Tessia schwieg sich dazu aus, aber an ihrer Reaktion sah ich deutlich, dass sie meine Worte nicht richtig an sich heranlassen konnte und auch gar nicht wollte.

Wenige Augenblicke als die Haselburg – eher ein befestigtes Haus als eine Burg – vor uns auftauchte, wollte sie sehr ernst von mir wissen: „Ist es Lechdan? Wird er sterben?“

Ich schüttelte den Kopf: „Es ist jemand hier. Hier auf der Haselburg.“

Seltsamerweise schien sie erleichtert. Vermutlich lag es einfach daran, dass die größte Sorge meines Oheims stets jene gewesen war, auch noch Lechdan zu verlieren. Er war eben ihr einziges Kind und der designierte Erbe. Aus diesem Grund hatte mein Oheim mich auch fortgeschickt, ganz so als könnte er damit verhindern, dass es weitere Tote gäbe...

Mutter

Junkertum Haselbusch, Efferd 1044 BF

„Wie geht es...“, Tessia stockte einen Moment während sie ihren Habicht in die Voliere brachte, entschied sich dann aber ihre Frage zu Ende zu formulieren, „... deiner Mutter?“

Es dauerte entsetzlich lange, bis ich eingestand: „Ich habe sie schon sehr lange nicht mehr gesehen. Sehr lange.“

„Hm“, machte die Haselbuscherin da, „Ist sie denn nicht mehr... im... im Kloster?“

„Das Kloster ist groß“, erwiderte ich ihr da, „Vielleicht ist sie noch da, vielleicht aber auch nicht.“ Ich zuckte mit den Schultern. „Ich weiß es nicht.“ Dann hielt ich einen Moment inne. „Abgesehen davon war ich auch nicht sonderlich oft im Kloster, eigentlich war ich nur dann da, wenn es sich nicht vermeiden ließ. Das war nicht oft. Die meiste Zeit war ich unterwegs. Manchmal glaube ich, dass das die Absicht meiner Lehrmeisterin war. Sie wollte mich nicht zu sehr mit der Vergangenheit konfrontieren...“

„Schade“, kommentierte die Junkerin seufzend, „Schade ist es trotzdem. Sie ist immerhin deine Mutter.“

„Ja“, entfuhr es mir kehlig, „Das schon, aber... sie könnte mir ohnehin nichts erzählen.

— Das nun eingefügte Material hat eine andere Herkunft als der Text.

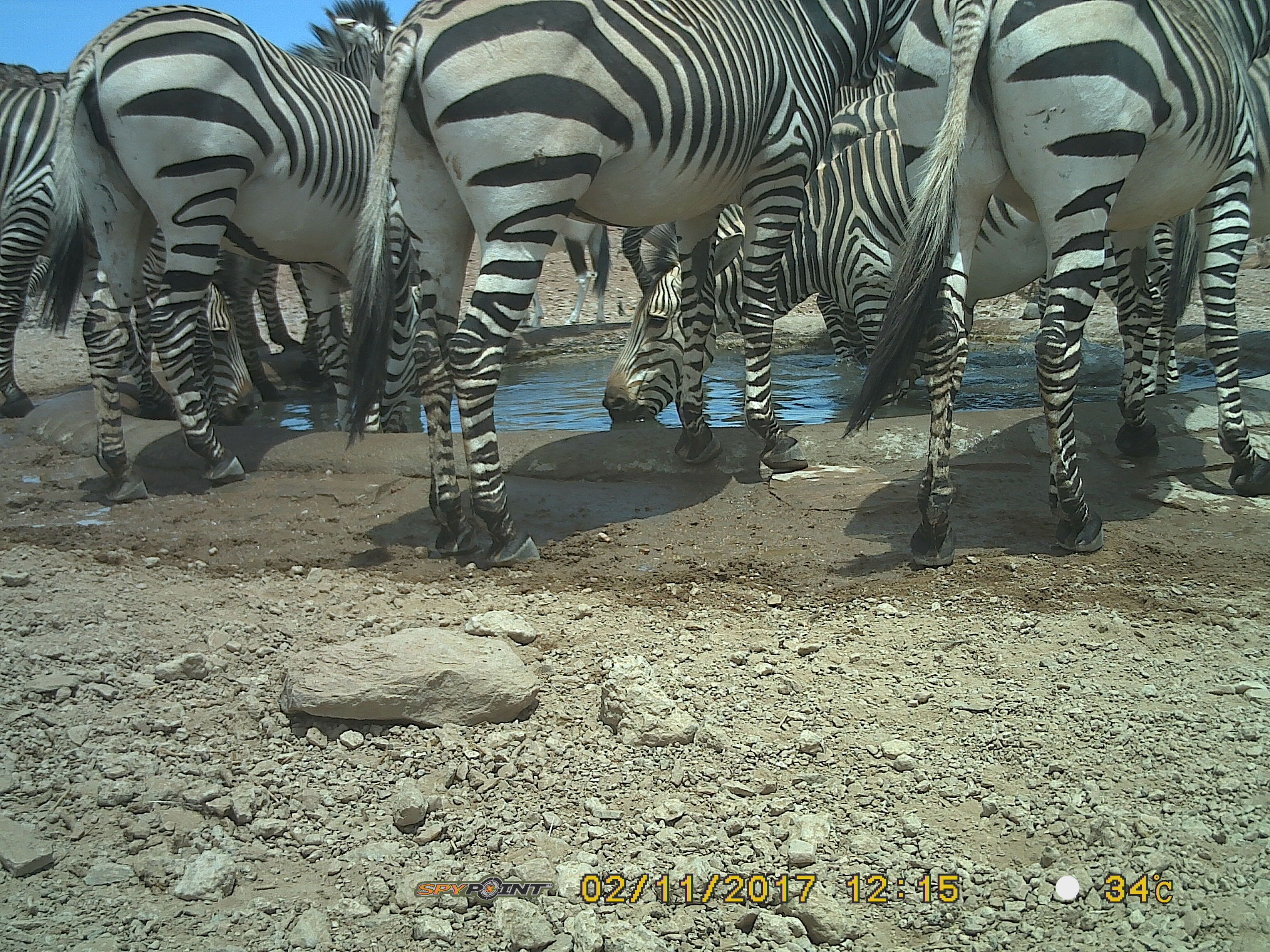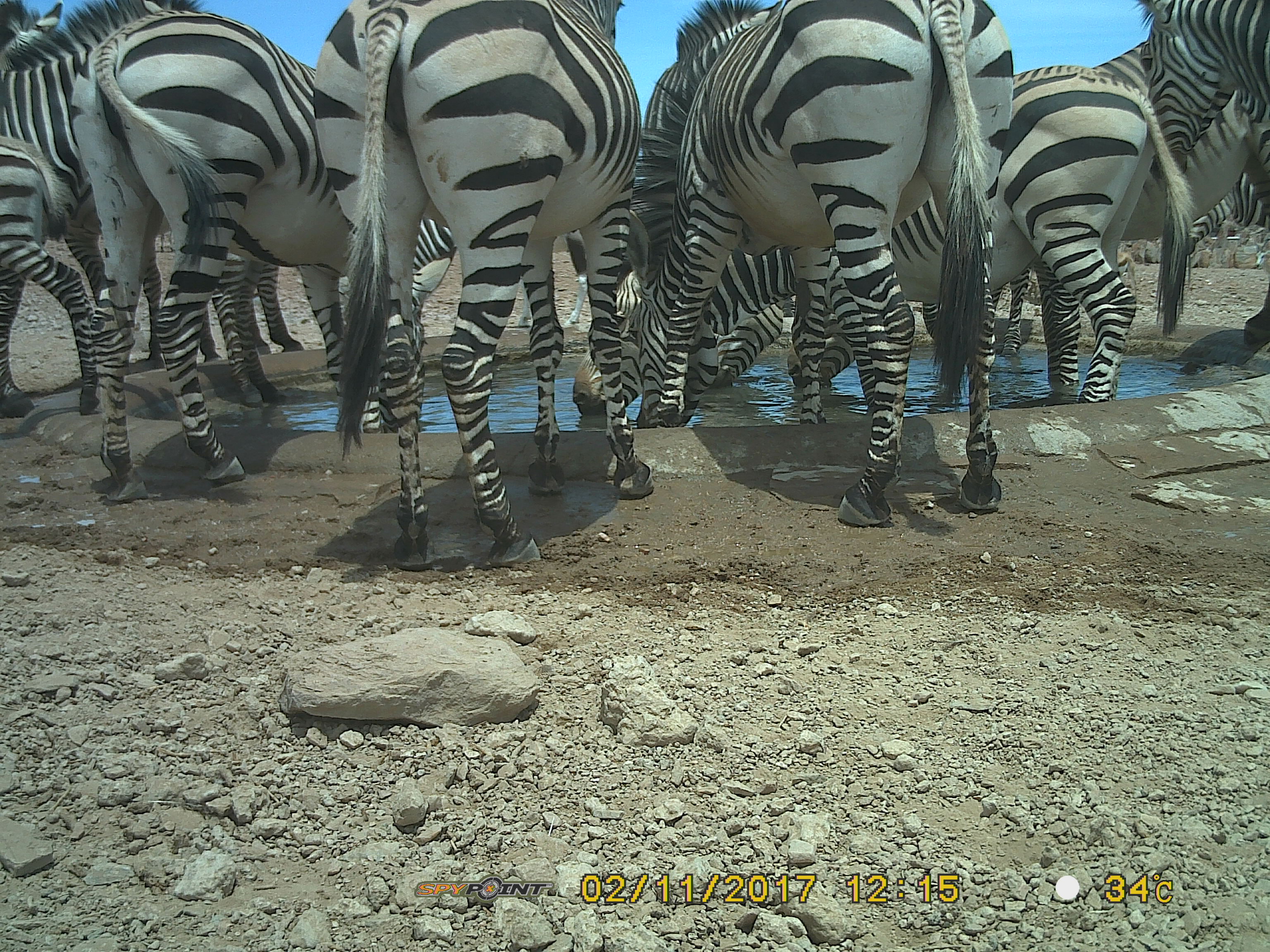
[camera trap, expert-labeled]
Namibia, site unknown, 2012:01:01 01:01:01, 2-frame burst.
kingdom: Animalia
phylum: Chordata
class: Mammalia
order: Perissodactyla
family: Equidae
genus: Equus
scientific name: Equus zebra hartmannae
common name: hartmann's mountain zebra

Sie hat... hat vor geraumer Zeit eine Schweigegelübde abgelegt...“

„WAS?“, entfuhr es der Älteren vollkommen fassungslos als sie die Voliere wieder verließ, „Warum?“

Wieder zuckte ich mit den Schultern: „Auch das weiß ich nicht. Meine Lehrmeisterin hat es mir gesagt. Vor meiner Weihe. Zu dieser Zeit hatte ich nämlich überlegt sie aufzusuchen und nach... nach meinem Vater zu fragen. Aber...“ Meine Stimme brach. Über meinen Vater wusste ich kaum etwas. Er war seit langem tot. Ich hatte ihn nie kennengelernt. Selbst meine ältere Schwester Daria konnte sich kaum an ihn erinnern. „... dafür war es zu spät.“ Ich versuchte mich an einem Lächeln, denn ich spürte den mitleidigen Blick meiner Base auf mir Ruhen. „Als sie es mir sagte, hatte sie Tränen in den Augen. So wie du jetzt...“

„Ach, Marbodane“, schniefte sie, „Ich hatte so gehofft, dass sie dir irgendwann alles erklären könnte, denn ich...“ Sie schluckte schwer. „... ich weiß nicht, ob es Dankwart je tun wird und ich selbst weiß zu wenig. Und... und wenn er es nicht tut dann... dann...“ Tessia zuckte sichtlich hilflos mit den Schultern. „... dann wird es für ewig im Dunkeln liegen.“

„Und du?“, wollte ich zaghaft wissen, „Weißt du nichts?“

Tessia schaute zu Marbodane auf. Die Boron-Geweihte war inzwischen etwas größer als ihre Base. „Ich weiß nur das, was man sich darüber erzählt. Was man sich hier darüber erzählt“, erwiderte sie mit rauer Stimme und zuckte sogleich entschuldigend mit den Schultern, „Ich weiß nichts darüber, was wirklich war, denn man erzählt sich viel, auch Dinge, die nicht wahr sind und da ich nicht weiß, was war...“ Sie hielt inne. „Was soll ich dir da erzählen?“

Das dritte Kind

Aus Erlenfall nichts Gutes

Burg Scharfenstein, Firun 1045 BF

Die Worte der Geweihten wirkten geraume Zeit nach und sie arbeiteten in Drego, doch er sagte nicht, was in ihm vorging, stattdessen hob er anklagend, aber schon irgendwie versöhnlich an: „Sie hätte aber mit mir reden müssen.“

„Ja“, bestätigte Lindegard, „Das hätte sie. Sie hätte Euch über ihre Entscheidung unterrichten sollen, schließlich betrifft sie auch Euch. Doch sie hat es nicht getan.“

„Aber warum hat sie es nicht getan?“, seine Wut war in Selbstzweifel umgeschlagen, „Vertraut sie mir denn nicht? Fürchtet sie mich gar?“

„Also wenn ich an ihrer Stelle wäre und zu meinem Gatten Heim kehrte, ein Kind unter meinem Herzen, das gewiss nicht von ihm ist, dann würde ich ihm nicht mehr unter die Augen treten können...“, ergriff nun die Kaisermärkerin das Wort.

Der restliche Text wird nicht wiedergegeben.